China’s telecoms sector has come down to earth. Operator revenues have declined year-on-year (YoY) for two straight quarters. However, China’s cloud/over-the-top (OTT) providers are surging: Annual revenue growth for China’s Internet content providers (ICPs) is above 30% and capex growth is strong. China’s tech vendors will benefit initially, but as China’s ICPs expand globally, they are likely to diversify their corporate relationships.
Annualized China ICP capex grew 39% in 1Q16 to $4.7b
Over the last four quarters (2Q15–1Q16), capex spend by China’s ICPs was around $4.7 billion, up 39% from 2Q14–1Q15. That is impressive growth, but the absolute level remains small relative to the telco market. China’s total telecoms service provider revenue for the same period was $60 billion, nearly 13 times that in the ICP market. This makes China’s ICP sector small in relative terms: The global telecoms service provider market was only four times that of ICPs for the same period. China’s restrictive regulatory climate is a likely factor behind this disparity.
Even with friendly regulators, Chinese operators are now struggling to find growth. Service revenues are flat to down, and device revenues are not quite making up the difference. The big three, China Mobile, China Unicom, and China Telecom, may benefit on the cost side from their recent tower spin-off, China Communications Facilities. However, they also now face a new entrant in the shape of cable TV player China Broadcasting Network. Local telcos face a range of homegrown ICPs, each with a slightly different business model, many impacting the telco business competitively. The homegrown ICPs Ovum tracks include Alibaba, Baidu, Qihoo 360, Sina, Sohu, Xunlei, Youku (now part of Alibaba), and YY.
China’s ICPs are globalizing and growing
Over the last year, China’s ICPs have grown much larger, entering new markets domestically (e.g. Alibaba’s Netflix-like service Tmall Box Office), investing abroad (e.g. Tencent’s data center collocation deals with Equinix and Cogeco), and working more closely with the global tech supply chain (e.g. both Tencent and Alibaba joining the SDN/NFV-focused Open Daylight Project earlier this year). There also has been some consolidation, as companies realign business models and search for scale in their key markets. Alibaba closed its $4.1 billion acquisition of Youku in April 2016, while Baidu is spinning off its video division (iQiyi) for $2.8 billion. These types of shifts are natural as a new market evolves.
Chinese ICPs’ biggest investments are large data centers and related infrastructure (e.g. data center interconnect, cloud software), along with real estate. Some of China’s ICPs have their own network backbone, typically built off leased fiber procured from one of the main CSPs, and optical/packet gear from a local supplier. Overseas, Alibaba has been most aggressive, with two data centers in Silicon Valley, and a $1 billion cloud expansion underway, which was announced in late 2015. However, its revenue streams and network assets are almost entirely in China.

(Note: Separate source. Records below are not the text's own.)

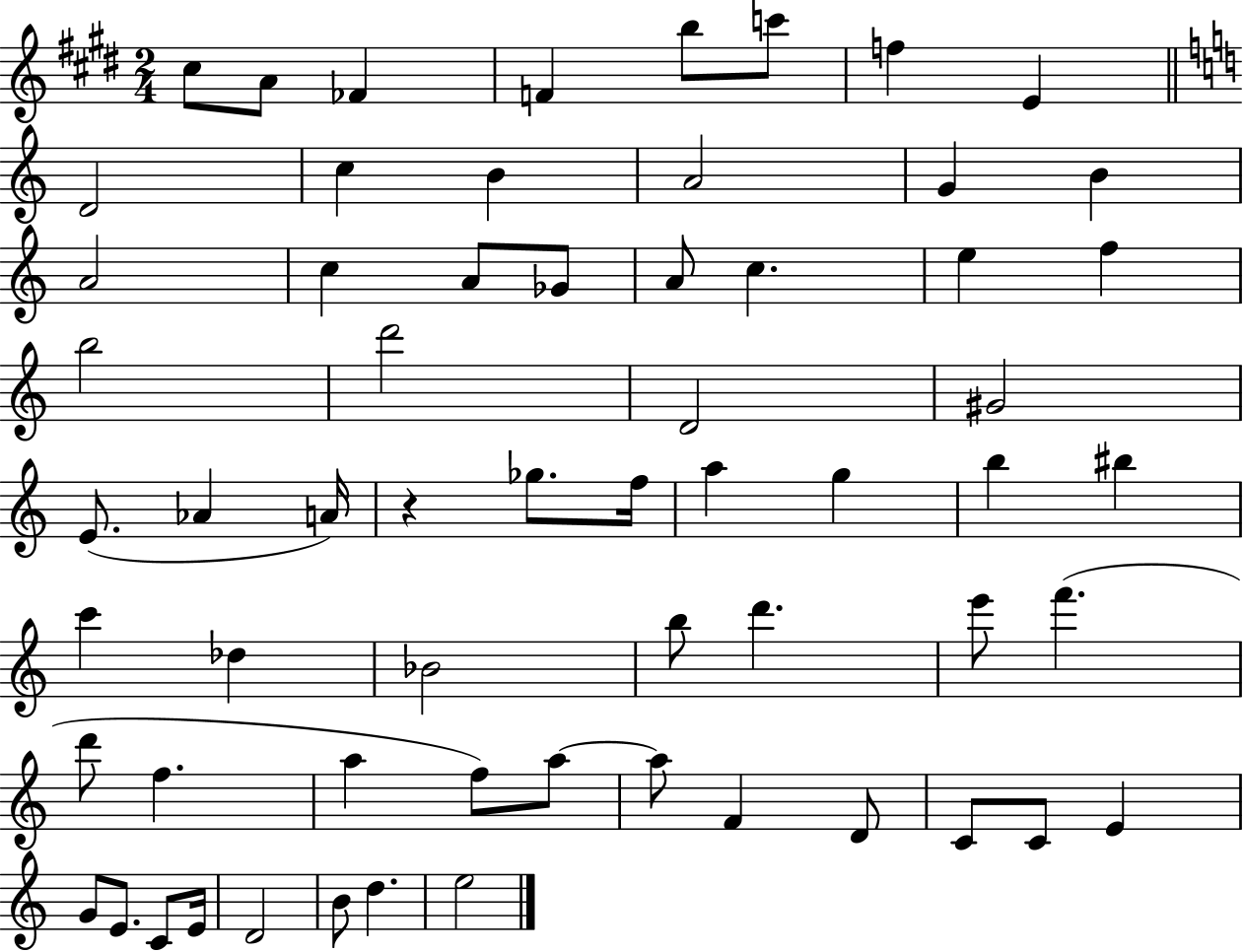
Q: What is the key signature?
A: E major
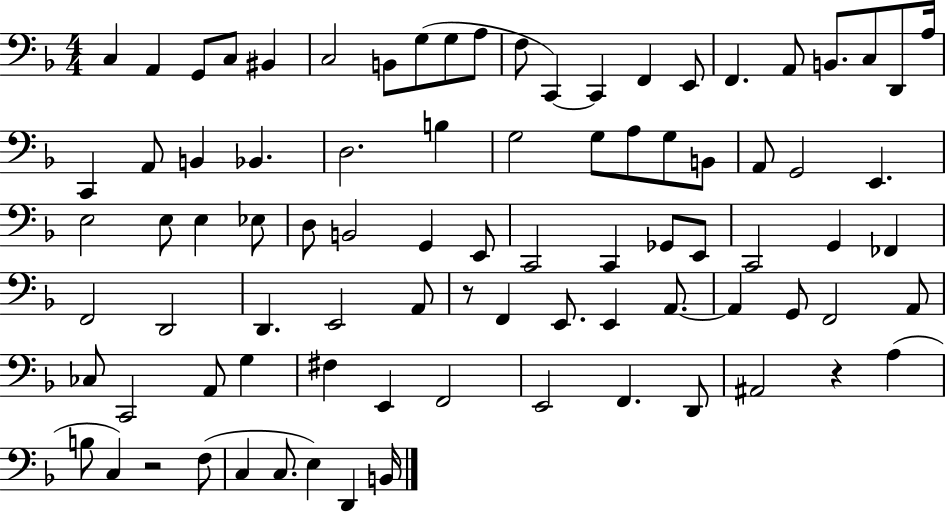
{
  \clef bass
  \numericTimeSignature
  \time 4/4
  \key f \major
  c4 a,4 g,8 c8 bis,4 | c2 b,8 g8( g8 a8 | f8 c,4~~) c,4 f,4 e,8 | f,4. a,8 b,8. c8 d,8 a16 | \break c,4 a,8 b,4 bes,4. | d2. b4 | g2 g8 a8 g8 b,8 | a,8 g,2 e,4. | \break e2 e8 e4 ees8 | d8 b,2 g,4 e,8 | c,2 c,4 ges,8 e,8 | c,2 g,4 fes,4 | \break f,2 d,2 | d,4. e,2 a,8 | r8 f,4 e,8. e,4 a,8.~~ | a,4 g,8 f,2 a,8 | \break ces8 c,2 a,8 g4 | fis4 e,4 f,2 | e,2 f,4. d,8 | ais,2 r4 a4( | \break b8 c4) r2 f8( | c4 c8. e4) d,4 b,16 | \bar "|."
}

Growth prospects for China’s ICPs remain good, absent a regulatory shock. Even with the country’s recent financial market turmoil and moderation in GDP growth, this is still China. Perspective may help. Ten years ago, China’s telco sector (in capex terms) was roughly one-third the size of North America and now they are roughly equal. China’s ICPs may not catch up to local telcos as quickly, but they are worth watching.